** Fragmento de texto **
-- -- --
Antes de descargar cualquier app de salud, abre su etiqueta de privacidad en el App Store. Si «Datos usados para rastrearte» o «Datos vinculados a ti» incluyen entradas de salud, ya tienes tu respuesta. Después busca una frase en la política de privacidad: ¿dónde se guardan los datos? «En tu dispositivo» y «en nuestros servidores» son productos distintos.
Preguntas que hacerle a cualquier app de migraña
- ¿Puedo usarla sin crear una cuenta? Si no, ¿por qué un diario personal necesita saber quién eres?
- ¿Dónde viven mis entradas? En el dispositivo (y en tu iCloud personal) significa que el desarrollador físicamente no puede filtrar, vender ni recibir una orden judicial por lo que nunca tuvo. Servidores de empresa significa confiar en su política y su seguridad para siempre.
- ¿Cómo gana dinero la app? Una suscripción o compra directa alinea al desarrollador contigo. Los anuncios y los «acuerdos con socios» lo alinean con otro.
- ¿Qué pasa cuando me voy? Una exportación real —PDF, CSV— significa que tu historial es tuyo. Sin exportación, tus años de datos son rehenes de la supervivencia de la app.
- ¿Qué expondría una filtración? La prueba honesta: si la base de datos de esta empresa apareciera mañana en internet, ¿estaría tu diario dentro?
Cómo responde Dim a estas preguntas
Dim se diseñó para que la pregunta de la confianza casi ni surja, porque no hay nada que confiarle a un servidor:
- Sin cuenta. No hay pantalla de registro. Dim nunca conoce tu nombre ni tu correo.
- En el dispositivo más tu iCloud privado. Las entradas se guardan en tu iPhone y se sincronizan a través de tu propio iCloud, una infraestructura que el desarrollador no puede leer. Una filtración de la base de datos de los servidores de Dim es imposible en el sentido más llano: no existen tales servidores con tu diario.
- Sin anuncios, sin vender nada. Dim se financia con la suscripción Dim Pro, pagada a través del App Store. Eres el cliente, no el producto.
- Compartir solo por iniciativa tuya. Tus datos salen de la app en exactamente un caso: tocas exportar y envías el PDF o CSV a quien tú elijas, normalmente tu médico.
-- -- --
(Registros guardados)
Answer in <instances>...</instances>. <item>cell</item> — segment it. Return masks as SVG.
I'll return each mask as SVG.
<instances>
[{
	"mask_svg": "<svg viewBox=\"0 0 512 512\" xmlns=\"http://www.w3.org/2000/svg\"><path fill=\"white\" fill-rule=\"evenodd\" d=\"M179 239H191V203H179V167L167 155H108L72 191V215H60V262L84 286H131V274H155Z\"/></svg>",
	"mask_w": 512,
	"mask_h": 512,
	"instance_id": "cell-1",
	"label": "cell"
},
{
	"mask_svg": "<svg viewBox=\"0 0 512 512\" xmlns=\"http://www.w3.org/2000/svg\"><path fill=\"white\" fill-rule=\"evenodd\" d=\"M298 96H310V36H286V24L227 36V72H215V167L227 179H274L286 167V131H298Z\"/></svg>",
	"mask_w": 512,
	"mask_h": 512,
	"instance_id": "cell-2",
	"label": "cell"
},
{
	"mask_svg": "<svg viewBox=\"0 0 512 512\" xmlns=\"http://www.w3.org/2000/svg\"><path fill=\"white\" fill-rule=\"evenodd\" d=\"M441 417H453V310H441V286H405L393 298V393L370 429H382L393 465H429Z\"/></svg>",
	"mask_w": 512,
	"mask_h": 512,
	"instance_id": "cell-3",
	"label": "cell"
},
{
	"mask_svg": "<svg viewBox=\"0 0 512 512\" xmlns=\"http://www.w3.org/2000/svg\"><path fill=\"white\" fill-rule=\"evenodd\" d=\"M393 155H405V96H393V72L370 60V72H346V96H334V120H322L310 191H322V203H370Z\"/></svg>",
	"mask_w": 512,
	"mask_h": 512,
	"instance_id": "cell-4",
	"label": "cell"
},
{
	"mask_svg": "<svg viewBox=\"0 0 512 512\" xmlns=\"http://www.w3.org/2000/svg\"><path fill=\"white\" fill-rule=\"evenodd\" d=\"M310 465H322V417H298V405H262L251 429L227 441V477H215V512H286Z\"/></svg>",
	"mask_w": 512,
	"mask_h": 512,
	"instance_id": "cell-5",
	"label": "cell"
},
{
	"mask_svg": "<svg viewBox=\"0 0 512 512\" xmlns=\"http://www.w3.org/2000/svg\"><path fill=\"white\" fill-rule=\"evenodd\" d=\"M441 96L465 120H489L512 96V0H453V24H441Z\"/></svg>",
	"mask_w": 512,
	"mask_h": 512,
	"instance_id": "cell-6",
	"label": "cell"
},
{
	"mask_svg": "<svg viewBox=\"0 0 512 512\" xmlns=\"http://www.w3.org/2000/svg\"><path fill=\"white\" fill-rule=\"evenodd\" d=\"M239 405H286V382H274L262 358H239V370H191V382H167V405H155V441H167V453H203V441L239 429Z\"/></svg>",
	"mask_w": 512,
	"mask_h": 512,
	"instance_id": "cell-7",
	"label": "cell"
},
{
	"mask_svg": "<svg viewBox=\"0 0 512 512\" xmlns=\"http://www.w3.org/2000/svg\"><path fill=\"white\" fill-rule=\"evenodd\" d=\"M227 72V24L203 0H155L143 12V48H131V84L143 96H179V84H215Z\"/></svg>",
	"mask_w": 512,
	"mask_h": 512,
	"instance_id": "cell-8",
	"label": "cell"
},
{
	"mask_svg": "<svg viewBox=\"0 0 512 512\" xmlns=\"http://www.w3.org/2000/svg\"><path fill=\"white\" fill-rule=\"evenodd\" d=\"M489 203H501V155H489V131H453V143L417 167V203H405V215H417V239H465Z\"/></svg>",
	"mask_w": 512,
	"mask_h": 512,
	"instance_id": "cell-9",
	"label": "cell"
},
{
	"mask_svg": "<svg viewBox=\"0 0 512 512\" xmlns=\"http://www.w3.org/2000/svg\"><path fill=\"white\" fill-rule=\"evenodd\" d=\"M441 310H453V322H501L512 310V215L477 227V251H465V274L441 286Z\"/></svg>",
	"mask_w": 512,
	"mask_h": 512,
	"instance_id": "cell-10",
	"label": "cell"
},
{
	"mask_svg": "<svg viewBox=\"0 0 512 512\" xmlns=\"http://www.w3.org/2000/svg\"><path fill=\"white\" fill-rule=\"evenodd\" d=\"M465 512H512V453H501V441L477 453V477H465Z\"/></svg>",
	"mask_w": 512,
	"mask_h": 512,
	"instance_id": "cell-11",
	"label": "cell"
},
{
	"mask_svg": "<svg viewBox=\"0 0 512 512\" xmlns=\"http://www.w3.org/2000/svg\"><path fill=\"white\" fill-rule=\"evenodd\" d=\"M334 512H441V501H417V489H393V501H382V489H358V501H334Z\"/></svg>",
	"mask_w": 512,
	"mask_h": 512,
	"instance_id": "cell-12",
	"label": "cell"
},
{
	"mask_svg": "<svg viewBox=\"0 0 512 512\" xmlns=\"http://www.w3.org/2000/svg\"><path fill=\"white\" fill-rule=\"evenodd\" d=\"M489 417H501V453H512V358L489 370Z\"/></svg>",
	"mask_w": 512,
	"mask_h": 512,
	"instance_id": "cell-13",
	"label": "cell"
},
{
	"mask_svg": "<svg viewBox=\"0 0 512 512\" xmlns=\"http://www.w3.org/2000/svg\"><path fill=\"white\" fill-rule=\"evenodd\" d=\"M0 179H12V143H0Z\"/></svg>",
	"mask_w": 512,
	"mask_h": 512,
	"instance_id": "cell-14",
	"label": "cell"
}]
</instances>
-- -- --
** Consigna **
Indica si cada afirmación coincide con el texto sobre apps de migraña, respondiendo sí o no y citando textualmente las palabras que lo deciden: (a) Dim pide registrarse con un correo; (b) Dim se financia con la suscripción Dim Pro; (c) las entradas de Dim se sincronizan a través de los servidores del desarrollador.

** Solución **
(a) No: «Dim nunca conoce tu nombre ni tu correo.»
(b) Sí: «Dim se financia con la suscripción Dim Pro, pagada a través del App Store.»
(c) No: «se sincronizan a través de tu propio iCloud»